How to Maintain Net Zero in Florida Summers

Preserving your net zero status means knowing the best ways to save on air conditioning, especially in Florida summers. The EIA reports that 27% of the energy consumed in Florida homes is used on air conditioning, more than four times the national average. With 86% of Floridians using central air conditioning, that’s a lot of money being spent on cooling our homes. 

How air conditioners work

Understanding how an air conditioner works can help you make better choices on saving energy. Here’s a great explanation.

Borrowed from energy.gov.

Borrowed from energy.gov.

Green refrigerants

In the 1950s-1990s, most air conditioning units used chlorofluorocarbons (CFCs) as a refrigerant in the compressor (step D). Production of CFCs came to a halt in 1995 due to environmental concerns surrounding CFCs. Halogenated chlorofluorocarbons (HCFCs) replaced CFCs, but these are also phasing out in the next decade.
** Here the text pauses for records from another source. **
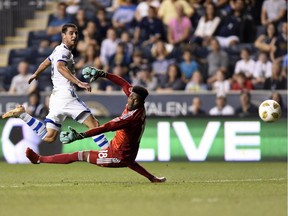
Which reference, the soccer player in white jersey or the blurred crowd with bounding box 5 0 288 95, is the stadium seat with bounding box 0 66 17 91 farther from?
the soccer player in white jersey

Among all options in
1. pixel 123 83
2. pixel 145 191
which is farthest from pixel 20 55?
pixel 145 191

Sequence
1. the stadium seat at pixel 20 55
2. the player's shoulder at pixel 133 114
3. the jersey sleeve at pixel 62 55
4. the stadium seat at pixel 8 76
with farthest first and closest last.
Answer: the stadium seat at pixel 20 55
the stadium seat at pixel 8 76
the jersey sleeve at pixel 62 55
the player's shoulder at pixel 133 114

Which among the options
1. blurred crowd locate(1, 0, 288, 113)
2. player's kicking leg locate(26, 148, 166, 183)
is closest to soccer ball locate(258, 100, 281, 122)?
player's kicking leg locate(26, 148, 166, 183)

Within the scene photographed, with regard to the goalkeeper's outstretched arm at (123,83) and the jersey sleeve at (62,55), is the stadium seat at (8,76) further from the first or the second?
the goalkeeper's outstretched arm at (123,83)

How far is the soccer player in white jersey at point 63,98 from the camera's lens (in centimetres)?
1441

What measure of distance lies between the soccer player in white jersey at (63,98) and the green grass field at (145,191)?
0.77 meters

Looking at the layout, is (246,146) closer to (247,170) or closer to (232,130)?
(232,130)

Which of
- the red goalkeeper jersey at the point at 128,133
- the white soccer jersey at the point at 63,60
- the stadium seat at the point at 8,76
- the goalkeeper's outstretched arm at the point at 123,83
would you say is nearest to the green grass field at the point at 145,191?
the red goalkeeper jersey at the point at 128,133

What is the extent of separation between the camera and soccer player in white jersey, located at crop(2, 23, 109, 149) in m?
14.4

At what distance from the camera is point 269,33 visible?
72.8 feet

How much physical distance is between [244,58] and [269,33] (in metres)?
0.97

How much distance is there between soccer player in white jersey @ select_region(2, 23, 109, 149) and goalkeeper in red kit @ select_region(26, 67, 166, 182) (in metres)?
1.02

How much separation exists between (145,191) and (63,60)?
10.3ft

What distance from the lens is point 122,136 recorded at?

As a result, many manufacturers are looking for alternative refrigerants that are both efficient and safe for the environment. 

Buying a new air conditioner

According to the U.S. Department of Energy, “Switching to high-efficiency air conditioners and taking other actions to keep your home cool could reduce energy use for air conditioning by 20% to 50%.” If you’re looking for ways to reduce your carbon footprint, look for air conditioning units with ozone-safe refrigerants like hydrofluorocarbons (HFCs) or ammonia. Watching energy labels can help you make informed decisions, and this article from Florida Power & Light explains terminology and other issues to watch for when you’re looking to purchase a new air conditioner.  


Ways to save

If you’re not in the marketing for a new air conditioner, here are some ways to save on air conditioning costs with your current home unit.

Change your filter

Changing your filter regularly is the fastest and easiest way to save money on air conditioning. How often you should change your filter depends on what type it is. Check the label to see how often it should be changed. Typically the more it’s used—like in summer months—the more frequently it should be changed. Certainly change/clean it if it looks dirty. 

Perform regular maintenance

Cleaning the coils, coil fins, and drains are all things that should be regularly maintained in order to ensure optimum air conditioner performance. For more in-depth tips, see the Department of Energy’s article on air conditioner maintenance.

Watch your appliance usage

Be mindful of appliance usage that can inadvertently heat up your home. If possible, use an outdoor grill instead of your oven for cooking. Turn off lights in your home during the afternoon and the brightest parts of the day. Don’t leave the refrigerator door open (no, this is not an efficient way to cool your home).

Insulate your home

Insulting your home isn’t to keep the cool air in as much as preventing the warm air from seeping in. Think about ways the air can get in. You should have good insulation in your attic, walls, seal cracks, and seal ducts. 

Circulate your air

Using your home’s ceiling fans allows you to raise the temperature on your air conditioner without sacrificing your comfort level. Turn on the bathroom fan when you’re showering and the range hood when you’re cooking—this will help circulate the air better and also help reduce moisture levels. Consider the circulation of your air conditioning as well, by keeping your vents cleaned and unblocked by furniture or other items.

You may be surprised to see what a difference a few minor changes can make to your energy costs. Don’t let the heat get you down. Being informed will allow you to make the right decisions and show you how to be net zero in this hot Florida summer.